According to a study which involved more than 4,000 participants, more information about potential disorders can be obtained using chromosomal microarray (CMA) to test a developing fetus' DNA, than the standard method of prenatal tests, which is used to visually analyze the chromosomes (karyotyping).
The 34-center study, funded by Eunice Kennedy Shriver National Institute of Child Health and Human Development, was recently published in the American Journal of Obstetrics & Gynecology. Results from the study were presented on February 9, 2012, at the 32nd annual meeting of the Society for Maternal-Fetal Medicine in Dallas.
The researchers found that in women undergoing routine prenatal diagnosis, CMA identified additional genetic abnormalities in approximately 1 out of every 70 fetal samples that had a normal karyotype. In 6% of cases, CMA identified additional important genetic information when a birth defect was imaged by ultrasound.
According to Dr. Ronald Wapner, director of Reproductive Genetics at NewYork-Presbyterian Hospital/Columbia University Medical Center, vice chairman for research and professor of obstetrics and gynecology at Columbia University College of Physicians and Surgeons, results from the study indicate that karyotyping could soon be replaced by CMA for prenatal testing.
Dr. Wapner explains:
"Why would anyone want to continue to use the standard method, which gives only part of the answer? However, we will have to carefully transition this information into clinical practice-to educate physicians and patients, develop guidelines for its use, and learn how to best use it to improve care."
CMA has become the primary genetic test to assess infants and children with developmental delays and newborns with birth defects, although it is not routinely used for prenatal testing. Dr. Wapner said:
"With karyotyping, we can see only when pieces of the genome of about 5 million base pairs are missing from a chromosome. With CMA, we can see missing pieces of fewer than 100,000 base pairs."
CMA is based on a technique that finds out if the correct amount of genetic material is present at several locations in the fetus' genome.
The study was the first to assess and compare the two techniques. In 4,450 participants, the researchers collected samples from the placenta or the amniotic fluid.
Dr. Wapner explains:
"These were women who were seeking prenatal testing for the usual reasons, which could be age, increases risk of inheritable disease, or a structural abnormality in the fetus."
In a blinded fashion, the researchers split and sent each of the participant's samples to 1 of 4 laboratories that conduct CMA-NewYork-Presbyterian Hospital/Columbia University Medical Center, Baylor University, Signature Genetics, or Emory University.
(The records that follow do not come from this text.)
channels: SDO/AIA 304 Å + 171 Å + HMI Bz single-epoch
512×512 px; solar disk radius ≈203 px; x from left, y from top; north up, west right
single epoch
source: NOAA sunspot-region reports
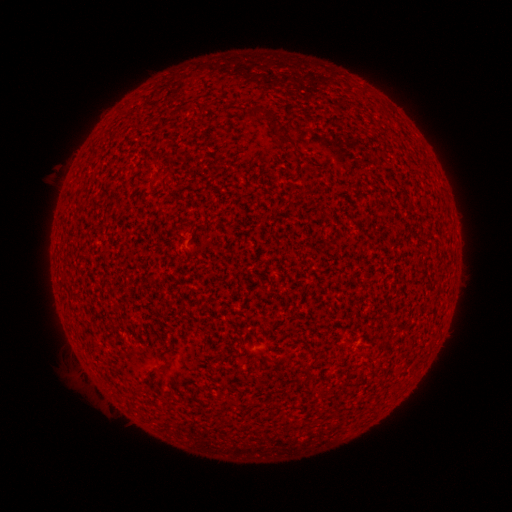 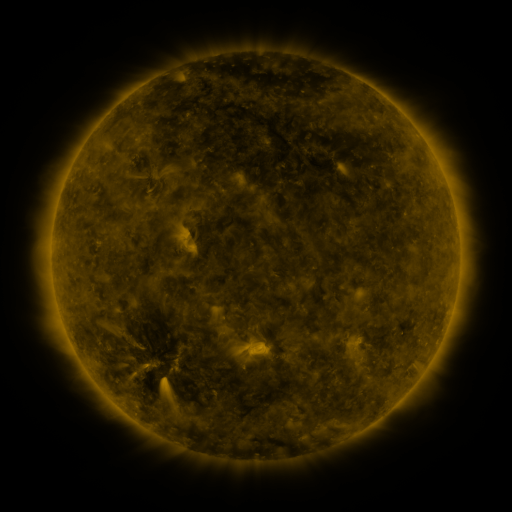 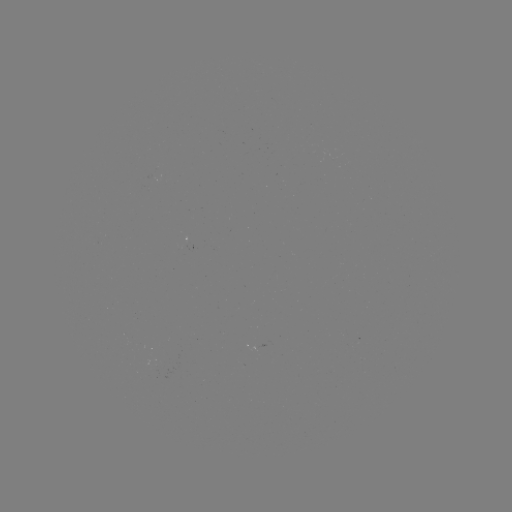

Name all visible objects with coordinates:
(none)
The other half of the sample was transferred to Genzyme Genetics for standard karyotyping.
Although results revealed that both karyotyping and CMA were effective at detecting chromosomal abnormalities, such as the duplicate chromosomes that cause Trisomy 18 and Down syndrome, CMA gave considerably more clinically relevant data in two situations.
Dr. Wapner, said:
"In 6 percent of the cases where there's a structural abnormality of the fetus but karyotyping is normal, CMA will provide additional significant information. And in about 1.7 percent of cases where the procedure was done because of the mother's age or similar concerns and the chromosomes were normal, CMA reveals additional information of concern."
Both CMA and karyotyping can signal a potential health threat that might be treatable or provide information on conditions that can be life-threatening to a newborn baby. Dr. Wapner explained:
"We are looking for the same thing in both tests. But we find more abnormalities with CMA."
At least 150 known conditions can be detected using CMA. In addition, the method allows researchers to see exactly what the problem is and what it means for the child. Even though the same kind of information can be obtained using karyotyping, CMA is more likely to provide further information on other possible disorders that otherwise may not have been identified, such as autism or intellectual disability.
Dr. Wapner explained:
"It does not always mean that a child will necessarily develop these disorders, because many are due to multiple influences. But it will help parents because they can be on the lookout for a particular disorder and have a treatment plan in place. I believe it is important to give parents as much information as they need about their child."